## SET OF TASKS
• a. Quote the news report on the bus's visit from "Walsh told a" to "on the vehicle.".
• b. List every person the news report on the bus's visit names.
• c. Carry on the news report about the bus's visit to the Boston area from its last sentence.

## READING TEXT
Walsh told a large gathering of college students, elected officials, and members of his administration that his office is “always going to support our transgender community and defend their fundamental rights.”

Walsh said he did not know about the bus’s City Hall visit until earlier Thursday.

But he had a message: “We will not be intimidated by discrimination or harassment,’’ Walsh said. “And we will not tolerate these types of actions. When you deny the experience of transgender individuals, you are denying the experience of basic human civil rights.”

At around 11:30 a.m., the bus was parked outside the State House, where people held signs and chanted, rallying against the words displayed on the vehicle.

The bus then continued to Cambridge, where students had anticipated its arrival. According to The Crimson, Harvard’s student newspaper, the College’s Office of BGLTQ Student Life hosted a banner-signing event this week, after learning the bus would possibly venture to the area. The event was intended to reaffirm the office’s commitment to supporting transgender rights.

Freedom Massachusetts, which fights for the equal treatment of transgender people statewide, said the groups’ presence in the Boston area was “downright frightening.”

“This bus is the embodiment of the kind of harassment and discrimination that study after study documents our community combats on a daily basis,” said Kasey Suffredini and Mason Dunn, cochairs of Freedom Massachusetts, in a statement. “We urge our community — especially our vulnerable transgender youth — to remember that the overwhelming majority of Bostonians and Bay Staters see you and support you.”

## DATA EXTRACT
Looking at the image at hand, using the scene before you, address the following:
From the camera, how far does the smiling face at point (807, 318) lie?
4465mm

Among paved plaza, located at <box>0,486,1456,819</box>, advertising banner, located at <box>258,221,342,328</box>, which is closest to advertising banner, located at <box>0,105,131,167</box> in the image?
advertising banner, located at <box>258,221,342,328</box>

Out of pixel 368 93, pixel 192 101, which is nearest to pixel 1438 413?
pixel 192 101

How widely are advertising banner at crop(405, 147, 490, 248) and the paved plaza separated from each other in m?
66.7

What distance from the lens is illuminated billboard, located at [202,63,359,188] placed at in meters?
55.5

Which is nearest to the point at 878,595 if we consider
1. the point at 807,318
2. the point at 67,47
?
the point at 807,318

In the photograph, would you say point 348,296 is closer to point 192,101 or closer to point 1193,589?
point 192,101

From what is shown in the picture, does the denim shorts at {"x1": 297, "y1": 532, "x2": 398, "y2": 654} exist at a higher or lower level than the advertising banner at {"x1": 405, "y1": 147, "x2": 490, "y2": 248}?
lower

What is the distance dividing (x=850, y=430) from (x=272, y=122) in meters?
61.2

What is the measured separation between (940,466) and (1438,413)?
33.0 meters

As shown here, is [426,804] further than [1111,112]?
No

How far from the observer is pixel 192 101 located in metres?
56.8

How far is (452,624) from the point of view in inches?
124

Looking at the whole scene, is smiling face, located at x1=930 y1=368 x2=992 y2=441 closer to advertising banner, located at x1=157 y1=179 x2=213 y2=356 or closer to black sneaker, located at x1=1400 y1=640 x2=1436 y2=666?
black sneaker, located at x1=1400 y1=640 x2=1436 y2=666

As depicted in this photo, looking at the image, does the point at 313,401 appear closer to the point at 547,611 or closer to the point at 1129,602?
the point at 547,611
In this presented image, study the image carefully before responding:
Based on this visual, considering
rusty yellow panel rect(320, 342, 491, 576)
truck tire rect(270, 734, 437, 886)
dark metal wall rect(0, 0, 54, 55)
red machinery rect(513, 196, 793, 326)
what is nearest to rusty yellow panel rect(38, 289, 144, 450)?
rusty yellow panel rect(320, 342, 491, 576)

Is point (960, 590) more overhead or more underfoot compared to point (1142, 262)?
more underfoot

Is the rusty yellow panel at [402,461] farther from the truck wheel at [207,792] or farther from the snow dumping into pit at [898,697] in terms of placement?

## ANSWERS TO THE EXERCISES
• a.
Walsh told a large gathering of college students, elected officials, and members of his administration that his office is “always going to support our transgender community and defend their fundamental rights.”

Walsh said he did not know about the bus’s City Hall visit until earlier Thursday.

But he had a message: “We will not be intimidated by discrimination or harassment,’’ Walsh said. “And we will not tolerate these types of actions. When you deny the experience of transgender individuals, you are denying the experience of basic human civil rights.”

At around 11:30 a.m., the bus was parked outside the State House, where people held signs and chanted, rallying against the words displayed on the vehicle.

• b.
Walsh
Kasey Suffredini
Mason Dunn

• c.
Eric and Evas Nelson, of Sandwich, said they saw the bus outside the State House and were reviled by it. They said they had heard about its trip to Boston and wanted to go downtown to support their son, Logan, who is transgender and attends Emerson College.

Eric Nelson said that when he saw the bus he felt defensive at first. “You feel like you want to confront these people,’’ he said. “There is no rationalization” for what they are doing.

But, he said, there wasn’t much interaction between protesters and people on the vehicle. He saw only the driver and one other person on the bus, which, he said, left and headed to Harvard Square.

Their son, Logan, stood with dozens of people behind the mayor during Walsh’s brief remarks. He acknowledged he had not seen the bus but was shaken by its presence in the city.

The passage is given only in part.